*Task requirements*:
**A)** In the article on Marla Spivak and honeybees, what professorship does Spivak hold at the University of Minnesota?
**B)** The article on Marla Spivak and honeybees has a sentence that begins "Most of us have grasped by now". List every source of pressure on honeybees named in that sentence.
**C)** Resume the article on Marla Spivak and honeybees after its final sentence.

*Page extract*:
***

Marla Spivak: To grasp our bees' plight and prospects, stay focused on food


Ron Meador and Marla Spivak
MinnPost photo by Andrew Wallmeyer
 
Ron Meador posed audience questions to Marla Spivak during the Q&A session of her "Pollinators in Peril" presentation.

As I listened to Marla Spivak discuss the plight and prospects of our honeybees on Monday evening, it occurred to me that I was watching a masterful application of Albert Einstein’s principle that complex matters should be made as simple as possible – but not simpler.

Most of us have grasped by now that honeybees are under pressure from multiple sources, with certain insecticides, habitat loss, parasites and disease in the leading roles. But great argument continues over how to weigh their contributions:
  • Commercial beekeepers assign most of the blame to neoicotinoid insecticides, a new type of systemic bug-killer whose surge in U.S. market share roughly coincided with the appearance of hive-emptying “colony collapse disorder” in 2006.
  • Neonics’ manufacturers, vendors and applicators of course want to fix the fault elsewhere, and typically prefer the parasitic varroa mites – a problem, after all, that can be addressed by buying and applying a miticide.
  • Many an entomologist and environmentalist emphasizes the role of habitat loss, the conversion of wild land into row crops, parking lots, golf courses and residential lawns that, for a flower-seeking honeybee, are more barren than a desertscape.
Spivak, who holds a McKnight professorship in entomology at the University of Minnesota and directs the Bee Lab there, knows as much about these matters as anyone. And her opinions are more influential than most.

To gauge her authority, you could try a Google search on, say, her name plus “bees” or “pollinators.” I did that on Sunday and came up with more than 11,000 hits across a wide variety of news, policy, university and government sites.

Why food is at the center

From Spivak’s perspective, all of these contending views are partly right and partly wrong. She feels that if you really want to understand what’s going on with bees – and what can be done to help them – you have to keep your focus on the food.
 
Here’s the reasoning she laid out at a special MinnPost Earth Journal event at Hell’s Kitchen in downtown Minneapolis:

For starters, the notion that bees are dying off in just one way – the way labeled “colony collapse disorder,” with bees suddenly vacating their hives en masse, never to return – is outmoded.

National surveys made since the initial appearance of CCD in 2006 and 2007 have now established that “actually, a very small proportion of colonies that are dying are dying from those particular symptoms.”
It happens – but the majority of colonies are dying for many, many reasons. From the mites, from bad nutrition, from not enough honey, from pesticides. ... Surprisingly few are being killed only by pesticides, really, but from diseases and pests and all of the interactions that seem to be happening.

***

*Recorded data*:
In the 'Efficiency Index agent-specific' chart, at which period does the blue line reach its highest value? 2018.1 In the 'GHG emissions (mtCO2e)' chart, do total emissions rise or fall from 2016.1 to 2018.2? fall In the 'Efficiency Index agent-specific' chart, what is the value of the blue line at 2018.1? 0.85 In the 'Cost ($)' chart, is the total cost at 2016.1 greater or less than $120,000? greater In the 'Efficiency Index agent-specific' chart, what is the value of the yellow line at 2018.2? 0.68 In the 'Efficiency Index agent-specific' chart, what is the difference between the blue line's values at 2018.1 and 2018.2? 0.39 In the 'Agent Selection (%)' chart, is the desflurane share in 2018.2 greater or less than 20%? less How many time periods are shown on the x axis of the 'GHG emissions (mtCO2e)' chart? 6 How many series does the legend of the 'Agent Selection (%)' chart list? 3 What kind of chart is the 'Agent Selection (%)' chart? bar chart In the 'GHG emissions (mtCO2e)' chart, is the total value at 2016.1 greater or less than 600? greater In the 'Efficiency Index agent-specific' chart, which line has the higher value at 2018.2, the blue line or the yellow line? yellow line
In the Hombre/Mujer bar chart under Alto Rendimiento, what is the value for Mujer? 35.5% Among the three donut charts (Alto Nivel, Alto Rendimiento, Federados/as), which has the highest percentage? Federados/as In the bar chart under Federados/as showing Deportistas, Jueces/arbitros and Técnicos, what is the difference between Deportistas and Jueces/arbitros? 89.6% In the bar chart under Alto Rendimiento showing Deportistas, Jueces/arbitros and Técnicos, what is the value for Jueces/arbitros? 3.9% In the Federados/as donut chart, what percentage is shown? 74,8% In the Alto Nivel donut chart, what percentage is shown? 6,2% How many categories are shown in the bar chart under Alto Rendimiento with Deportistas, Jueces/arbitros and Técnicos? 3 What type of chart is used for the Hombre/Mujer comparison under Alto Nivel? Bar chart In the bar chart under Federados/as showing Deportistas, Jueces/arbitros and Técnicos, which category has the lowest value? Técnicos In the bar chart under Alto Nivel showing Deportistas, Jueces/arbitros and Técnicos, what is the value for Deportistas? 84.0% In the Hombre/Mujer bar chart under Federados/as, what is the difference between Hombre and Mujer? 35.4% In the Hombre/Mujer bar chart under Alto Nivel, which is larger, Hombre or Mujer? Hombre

***

*Answers per task*:
**A)** She holds a McKnight professorship in entomology.

**B)** Certain insecticides, habitat loss, parasites, disease

**C)**
Still, the overall losses continue at levels that most commercial beekeepers consider financially unsustainable: 30 percent of hives, or more, in some recent years, with a slight improvement last year. And most of these pressure factors, if not all of them, could be offset to some degree by a better supply of clean and convenient food, which for bees consists entirely of flower products.
The protein part would be pollen, and the carbohydrate part would be the nectar. ... That’s all they eat. They get all of their nutritional requirements from that, and nutrition is at the base of everything.
So when bees have good nutrition, they’re actually able to detoxify pesticides. ... Their immune systems are bolstered ... and they can fight off diseases.
Unfortunately, what we’re giving bees in place of flowering fields is corn planted on every available acre, plus some soybeans. Neither crop is useful to bees.
Of course, corn sheds a lot of pollen for a short time in August when it’s tasselling, and bees do collect corn pollen, but it’s not very nutritious for them – it’s a wind-pollinated plant, and of course bees prefer plants that need an animal to move their pollen from flower to flower.
On top of that, in our cities we have huge expanses of lawns – another flowerless landscape which nobody may ever play on or even walk on, except for the guy who’s maintaining the lawn with the power mower, the herbicides, the pesticides, the fertilizers.  

Not one pesticide problem but many

Addressing indirectly the calls to ban neonicotinoids, said that analysis of pesticide residues in bee-gathered pollen is showing neonics “very rarely – but you find everything else.”
And the other thing we need to understand about our insecticides is that – let me put it this way: If you go to the pharmacy, or if you take an aspirin, any drug for yourself, the active ingredient will be labeled, and the inert ingredients will be labeled.
If you go to a pesticide label, only the active ingredient will be there. The inert ingredients are all proprietary information, they’re not revealed, and some of these, quote, inactive ingredients are actually more toxic than the active ingredient.
Genetically modified crops aren’t a problem per se for bees, Spivak said, but their widespread use has driven a massive increase in herbicide applications. No direct toxicity, again, but a major hit to habitat.
We grow Roundup-ready plants, which allows us to apply a lot of herbicide to kill of all the weedy flowers in the field without killing the crop. But many of those weedy plants have flowers that bees depend on for their food, and so the dramatic increase in herbicides is killing off the food for bees in many locations.
All in all, Spivak said, she agrees with the assessment of a commercial beekeeper in North Dakota who said, “ ‘Honeybees, wild bees and other pollinators are reduced to feeding on scraps.’ It’s a very sad state of affairs, and that sums it up very well.”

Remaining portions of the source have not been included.